[Input for this task — start]
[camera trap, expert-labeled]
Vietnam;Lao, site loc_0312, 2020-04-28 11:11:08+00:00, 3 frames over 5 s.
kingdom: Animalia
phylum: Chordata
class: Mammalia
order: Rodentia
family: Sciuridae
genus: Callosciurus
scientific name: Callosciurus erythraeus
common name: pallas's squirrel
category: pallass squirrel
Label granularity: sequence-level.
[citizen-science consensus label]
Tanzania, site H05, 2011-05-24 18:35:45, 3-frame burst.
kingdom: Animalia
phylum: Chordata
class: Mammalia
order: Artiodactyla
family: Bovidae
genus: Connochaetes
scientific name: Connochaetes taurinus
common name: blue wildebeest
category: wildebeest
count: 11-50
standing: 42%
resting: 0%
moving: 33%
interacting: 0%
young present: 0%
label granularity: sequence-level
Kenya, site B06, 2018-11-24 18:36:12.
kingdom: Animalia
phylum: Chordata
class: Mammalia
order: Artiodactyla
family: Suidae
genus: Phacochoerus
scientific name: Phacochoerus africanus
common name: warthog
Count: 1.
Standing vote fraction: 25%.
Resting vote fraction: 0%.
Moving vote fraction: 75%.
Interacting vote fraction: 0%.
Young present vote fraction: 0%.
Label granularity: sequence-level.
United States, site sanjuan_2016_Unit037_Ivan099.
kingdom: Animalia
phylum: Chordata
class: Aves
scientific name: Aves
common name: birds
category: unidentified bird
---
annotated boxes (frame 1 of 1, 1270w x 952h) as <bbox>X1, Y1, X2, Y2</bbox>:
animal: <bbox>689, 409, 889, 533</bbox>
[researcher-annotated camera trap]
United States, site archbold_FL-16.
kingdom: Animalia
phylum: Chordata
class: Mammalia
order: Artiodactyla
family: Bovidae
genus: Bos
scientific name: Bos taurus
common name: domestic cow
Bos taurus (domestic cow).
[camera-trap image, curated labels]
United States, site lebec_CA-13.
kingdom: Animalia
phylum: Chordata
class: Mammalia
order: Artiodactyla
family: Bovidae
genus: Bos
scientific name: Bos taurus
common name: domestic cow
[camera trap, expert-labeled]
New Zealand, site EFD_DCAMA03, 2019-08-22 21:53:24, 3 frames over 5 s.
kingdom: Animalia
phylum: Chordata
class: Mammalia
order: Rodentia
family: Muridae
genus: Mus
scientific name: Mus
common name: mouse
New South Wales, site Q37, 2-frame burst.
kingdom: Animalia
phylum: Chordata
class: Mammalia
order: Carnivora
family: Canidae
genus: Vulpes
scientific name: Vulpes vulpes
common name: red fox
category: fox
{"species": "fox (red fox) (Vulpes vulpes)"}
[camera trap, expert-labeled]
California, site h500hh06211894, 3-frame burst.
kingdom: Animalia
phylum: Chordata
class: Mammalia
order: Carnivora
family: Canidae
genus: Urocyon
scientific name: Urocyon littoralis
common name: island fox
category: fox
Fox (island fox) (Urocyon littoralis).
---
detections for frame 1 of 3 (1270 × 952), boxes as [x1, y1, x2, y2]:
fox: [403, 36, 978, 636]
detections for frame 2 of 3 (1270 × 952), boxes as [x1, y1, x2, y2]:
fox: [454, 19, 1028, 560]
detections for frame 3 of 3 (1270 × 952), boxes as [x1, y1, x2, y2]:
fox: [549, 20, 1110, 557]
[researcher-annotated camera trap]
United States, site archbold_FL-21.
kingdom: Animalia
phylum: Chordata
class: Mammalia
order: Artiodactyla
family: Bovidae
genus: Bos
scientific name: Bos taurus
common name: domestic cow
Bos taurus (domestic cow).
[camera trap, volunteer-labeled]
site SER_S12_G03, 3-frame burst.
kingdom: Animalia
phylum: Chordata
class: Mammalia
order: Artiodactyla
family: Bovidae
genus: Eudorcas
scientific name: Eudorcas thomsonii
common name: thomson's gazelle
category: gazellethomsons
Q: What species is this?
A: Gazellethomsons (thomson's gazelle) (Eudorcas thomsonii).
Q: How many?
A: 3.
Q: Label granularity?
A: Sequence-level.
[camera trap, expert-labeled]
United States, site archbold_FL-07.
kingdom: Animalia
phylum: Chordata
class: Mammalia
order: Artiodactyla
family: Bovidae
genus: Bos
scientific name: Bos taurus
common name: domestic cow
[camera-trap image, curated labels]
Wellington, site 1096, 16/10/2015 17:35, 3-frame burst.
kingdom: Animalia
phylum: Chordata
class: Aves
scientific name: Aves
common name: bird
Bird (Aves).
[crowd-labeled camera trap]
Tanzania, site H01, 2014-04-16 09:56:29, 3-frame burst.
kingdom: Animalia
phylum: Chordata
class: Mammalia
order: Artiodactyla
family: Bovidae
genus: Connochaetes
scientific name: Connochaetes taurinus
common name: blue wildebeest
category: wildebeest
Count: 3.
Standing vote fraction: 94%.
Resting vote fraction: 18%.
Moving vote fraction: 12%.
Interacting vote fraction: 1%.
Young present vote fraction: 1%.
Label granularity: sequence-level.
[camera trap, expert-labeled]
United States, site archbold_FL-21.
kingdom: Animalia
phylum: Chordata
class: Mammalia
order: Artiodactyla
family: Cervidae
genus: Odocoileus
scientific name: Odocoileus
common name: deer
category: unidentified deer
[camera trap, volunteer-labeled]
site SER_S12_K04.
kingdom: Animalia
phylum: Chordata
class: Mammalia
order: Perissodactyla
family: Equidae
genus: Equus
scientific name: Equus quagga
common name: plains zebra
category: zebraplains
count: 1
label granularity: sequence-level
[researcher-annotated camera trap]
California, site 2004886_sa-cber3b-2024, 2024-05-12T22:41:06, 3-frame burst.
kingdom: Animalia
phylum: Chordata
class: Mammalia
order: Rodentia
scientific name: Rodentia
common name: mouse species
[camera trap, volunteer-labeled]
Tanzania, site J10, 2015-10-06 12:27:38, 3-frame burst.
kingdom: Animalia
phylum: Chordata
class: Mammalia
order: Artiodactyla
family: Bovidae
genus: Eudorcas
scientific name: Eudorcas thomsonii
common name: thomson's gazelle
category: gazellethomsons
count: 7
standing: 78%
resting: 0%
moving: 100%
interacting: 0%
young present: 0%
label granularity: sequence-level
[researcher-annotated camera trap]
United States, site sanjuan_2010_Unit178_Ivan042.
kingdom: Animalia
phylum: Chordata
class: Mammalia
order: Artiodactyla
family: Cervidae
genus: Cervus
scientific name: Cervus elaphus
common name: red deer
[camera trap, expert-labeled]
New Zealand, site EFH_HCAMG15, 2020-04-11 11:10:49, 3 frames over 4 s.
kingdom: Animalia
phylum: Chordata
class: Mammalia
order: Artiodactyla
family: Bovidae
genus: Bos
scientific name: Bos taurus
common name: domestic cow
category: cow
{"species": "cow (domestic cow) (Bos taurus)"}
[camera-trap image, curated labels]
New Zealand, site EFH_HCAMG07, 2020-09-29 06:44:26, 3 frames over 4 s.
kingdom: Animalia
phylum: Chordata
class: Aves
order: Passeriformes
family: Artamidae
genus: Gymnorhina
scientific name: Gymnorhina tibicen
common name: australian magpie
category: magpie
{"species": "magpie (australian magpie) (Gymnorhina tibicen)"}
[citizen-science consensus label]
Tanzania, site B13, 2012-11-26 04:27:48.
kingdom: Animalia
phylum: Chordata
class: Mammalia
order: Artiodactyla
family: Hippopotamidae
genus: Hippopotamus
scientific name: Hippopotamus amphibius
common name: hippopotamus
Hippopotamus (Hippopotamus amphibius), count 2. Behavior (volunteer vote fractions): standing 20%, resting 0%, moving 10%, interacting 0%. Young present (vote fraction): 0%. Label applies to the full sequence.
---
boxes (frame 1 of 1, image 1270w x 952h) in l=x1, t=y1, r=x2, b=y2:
[Input for this task — finish]
§ **Task prompt**: Repeat the whole listing above without any change.

§ **Exercise output**:
[camera trap, expert-labeled]
Vietnam;Lao, site loc_0312, 2020-04-28 11:11:08+00:00, 3 frames over 5 s.
kingdom: Animalia
phylum: Chordata
class: Mammalia
order: Rodentia
family: Sciuridae
genus: Callosciurus
scientific name: Callosciurus erythraeus
common name: pallas's squirrel
category: pallass squirrel
Label granularity: sequence-level.
[citizen-science consensus label]
Tanzania, site H05, 2011-05-24 18:35:45, 3-frame burst.
kingdom: Animalia
phylum: Chordata
class: Mammalia
order: Artiodactyla
family: Bovidae
genus: Connochaetes
scientific name: Connochaetes taurinus
common name: blue wildebeest
category: wildebeest
count: 11-50
standing: 42%
resting: 0%
moving: 33%
interacting: 0%
young present: 0%
label granularity: sequence-level
Kenya, site B06, 2018-11-24 18:36:12.
kingdom: Animalia
phylum: Chordata
class: Mammalia
order: Artiodactyla
family: Suidae
genus: Phacochoerus
scientific name: Phacochoerus africanus
common name: warthog
Count: 1.
Standing vote fraction: 25%.
Resting vote fraction: 0%.
Moving vote fraction: 75%.
Interacting vote fraction: 0%.
Young present vote fraction: 0%.
Label granularity: sequence-level.
United States, site sanjuan_2016_Unit037_Ivan099.
kingdom: Animalia
phylum: Chordata
class: Aves
scientific name: Aves
common name: birds
category: unidentified bird
---
annotated boxes (frame 1 of 1, 1270w x 952h) as <bbox>X1, Y1, X2, Y2</bbox>:
animal: <bbox>689, 409, 889, 533</bbox>
[researcher-annotated camera trap]
United States, site archbold_FL-16.
kingdom: Animalia
phylum: Chordata
class: Mammalia
order: Artiodactyla
family: Bovidae
genus: Bos
scientific name: Bos taurus
common name: domestic cow
Bos taurus (domestic cow).
[camera-trap image, curated labels]
United States, site lebec_CA-13.
kingdom: Animalia
phylum: Chordata
class: Mammalia
order: Artiodactyla
family: Bovidae
genus: Bos
scientific name: Bos taurus
common name: domestic cow
[camera trap, expert-labeled]
New Zealand, site EFD_DCAMA03, 2019-08-22 21:53:24, 3 frames over 5 s.
kingdom: Animalia
phylum: Chordata
class: Mammalia
order: Rodentia
family: Muridae
genus: Mus
scientific name: Mus
common name: mouse
New South Wales, site Q37, 2-frame burst.
kingdom: Animalia
phylum: Chordata
class: Mammalia
order: Carnivora
family: Canidae
genus: Vulpes
scientific name: Vulpes vulpes
common name: red fox
category: fox
{"species": "fox (red fox) (Vulpes vulpes)"}
[camera trap, expert-labeled]
California, site h500hh06211894, 3-frame burst.
kingdom: Animalia
phylum: Chordata
class: Mammalia
order: Carnivora
family: Canidae
genus: Urocyon
scientific name: Urocyon littoralis
common name: island fox
category: fox
Fox (island fox) (Urocyon littoralis).
---
detections for frame 1 of 3 (1270 × 952), boxes as [x1, y1, x2, y2]:
fox: [403, 36, 978, 636]
detections for frame 2 of 3 (1270 × 952), boxes as [x1, y1, x2, y2]:
fox: [454, 19, 1028, 560]
detections for frame 3 of 3 (1270 × 952), boxes as [x1, y1, x2, y2]:
fox: [549, 20, 1110, 557]
[researcher-annotated camera trap]
United States, site archbold_FL-21.
kingdom: Animalia
phylum: Chordata
class: Mammalia
order: Artiodactyla
family: Bovidae
genus: Bos
scientific name: Bos taurus
common name: domestic cow
Bos taurus (domestic cow).
[camera trap, volunteer-labeled]
site SER_S12_G03, 3-frame burst.
kingdom: Animalia
phylum: Chordata
class: Mammalia
order: Artiodactyla
family: Bovidae
genus: Eudorcas
scientific name: Eudorcas thomsonii
common name: thomson's gazelle
category: gazellethomsons
Q: What species is this?
A: Gazellethomsons (thomson's gazelle) (Eudorcas thomsonii).
Q: How many?
A: 3.
Q: Label granularity?
A: Sequence-level.
[camera trap, expert-labeled]
United States, site archbold_FL-07.
kingdom: Animalia
phylum: Chordata
class: Mammalia
order: Artiodactyla
family: Bovidae
genus: Bos
scientific name: Bos taurus
common name: domestic cow
[camera-trap image, curated labels]
Wellington, site 1096, 16/10/2015 17:35, 3-frame burst.
kingdom: Animalia
phylum: Chordata
class: Aves
scientific name: Aves
common name: bird
Bird (Aves).
[crowd-labeled camera trap]
Tanzania, site H01, 2014-04-16 09:56:29, 3-frame burst.
kingdom: Animalia
phylum: Chordata
class: Mammalia
order: Artiodactyla
family: Bovidae
genus: Connochaetes
scientific name: Connochaetes taurinus
common name: blue wildebeest
category: wildebeest
Count: 3.
Standing vote fraction: 94%.
Resting vote fraction: 18%.
Moving vote fraction: 12%.
Interacting vote fraction: 1%.
Young present vote fraction: 1%.
Label granularity: sequence-level.
[camera trap, expert-labeled]
United States, site archbold_FL-21.
kingdom: Animalia
phylum: Chordata
class: Mammalia
order: Artiodactyla
family: Cervidae
genus: Odocoileus
scientific name: Odocoileus
common name: deer
category: unidentified deer
[camera trap, volunteer-labeled]
site SER_S12_K04.
kingdom: Animalia
phylum: Chordata
class: Mammalia
order: Perissodactyla
family: Equidae
genus: Equus
scientific name: Equus quagga
common name: plains zebra
category: zebraplains
count: 1
label granularity: sequence-level
[researcher-annotated camera trap]
California, site 2004886_sa-cber3b-2024, 2024-05-12T22:41:06, 3-frame burst.
kingdom: Animalia
phylum: Chordata
class: Mammalia
order: Rodentia
scientific name: Rodentia
common name: mouse species
[camera trap, volunteer-labeled]
Tanzania, site J10, 2015-10-06 12:27:38, 3-frame burst.
kingdom: Animalia
phylum: Chordata
class: Mammalia
order: Artiodactyla
family: Bovidae
genus: Eudorcas
scientific name: Eudorcas thomsonii
common name: thomson's gazelle
category: gazellethomsons
count: 7
standing: 78%
resting: 0%
moving: 100%
interacting: 0%
young present: 0%
label granularity: sequence-level
[researcher-annotated camera trap]
United States, site sanjuan_2010_Unit178_Ivan042.
kingdom: Animalia
phylum: Chordata
class: Mammalia
order: Artiodactyla
family: Cervidae
genus: Cervus
scientific name: Cervus elaphus
common name: red deer
[camera trap, expert-labeled]
New Zealand, site EFH_HCAMG15, 2020-04-11 11:10:49, 3 frames over 4 s.
kingdom: Animalia
phylum: Chordata
class: Mammalia
order: Artiodactyla
family: Bovidae
genus: Bos
scientific name: Bos taurus
common name: domestic cow
category: cow
{"species": "cow (domestic cow) (Bos taurus)"}
[camera-trap image, curated labels]
New Zealand, site EFH_HCAMG07, 2020-09-29 06:44:26, 3 frames over 4 s.
kingdom: Animalia
phylum: Chordata
class: Aves
order: Passeriformes
family: Artamidae
genus: Gymnorhina
scientific name: Gymnorhina tibicen
common name: australian magpie
category: magpie
{"species": "magpie (australian magpie) (Gymnorhina tibicen)"}
[citizen-science consensus label]
Tanzania, site B13, 2012-11-26 04:27:48.
kingdom: Animalia
phylum: Chordata
class: Mammalia
order: Artiodactyla
family: Hippopotamidae
genus: Hippopotamus
scientific name: Hippopotamus amphibius
common name: hippopotamus
Hippopotamus (Hippopotamus amphibius), count 2. Behavior (volunteer vote fractions): standing 20%, resting 0%, moving 10%, interacting 0%. Young present (vote fraction): 0%. Label applies to the full sequence.
---
boxes (frame 1 of 1, image 1270w x 952h) in l=x1, t=y1, r=x2, b=y2:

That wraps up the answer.